ADRIANA GOMEZ, Latin America and the Caribbean International Finance Corporation
New York City
I like the idea of using earthquake reconstruction money for job creation. How about considering using those funds to help Haiti recover from the earthquake while also providing jobs for Haitians? How about spending earthquake recovery money on rebuilding neighborhoods and the roads, bridges and government structures that came down in the 2010 earthquake? How about making grants or expanding loans to actual Haitians to rebuild their destroyed houses, rather than to Haitian investors to build luxury hotels? While we’re at it, let’s include the Haitian government in making decisions about how best to spend those funds, while of course continuing to monitor and prevent corruption.
In December 2012, I spent five hours driving from Gonaïves to Cap Haitien—a trip that should have taken two hours—because of the gutted road. How about fixing that road with World Bank loans to Haitian construction companies that would employ Haitian construction workers?
Such funds have been loaned to developers of the Royal Oasis Hotel to accommodate potential investors and development officials who could equally well stay in the Karibe, the Kinam, the Montana, the Plaza or the Villa Creole, to name only a few of the many good hotels in the Port-au-Prince area. By the way, the few employees I saw at the Royal Oasis seemed to be Dominicans; at any rate, they spoke Spanish among themselves.
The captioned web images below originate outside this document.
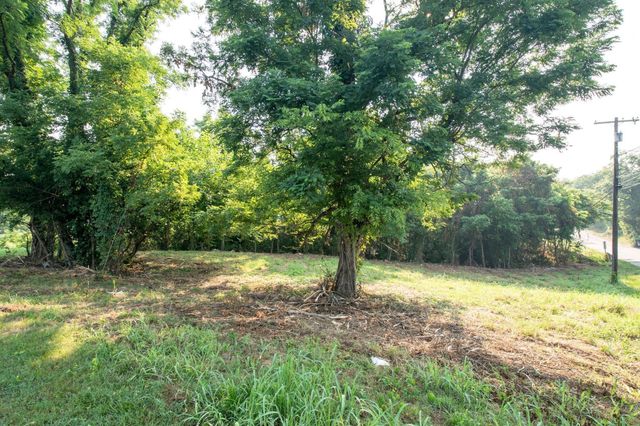 0 Bear Creek Pike, Columbia, TN 38401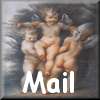 triple2mail.jpg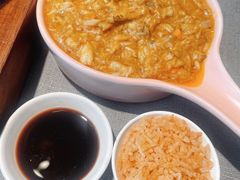 -蟹榭·本帮江浙菜·蟹宴(大宁久光商场店)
Meanwhile, Haitians are looking for work in their own country.
The Royal Oasis may have “approximately 100 Haitian investors,” but my concerns are not so much with Haitian investors as with Haitians still living in camps over three years after the earthquake, when the international community has spent more than $1 billion “fixing” post-earthquake Haiti.
Why would the World Bank and the Clinton Bush Haiti Fund choose to spend millions of earthquake dollars on, of all things, a luxury hotel? This decision reeks of corruption, connections and a gross disregard for the situation on the ground.
A quick note of appreciation for “Irritable Reachings,” James Longenbach’s fantastic review of the new John Keats biography [Jan. 28]. I liked the book more than he did, but either way, I loved the review.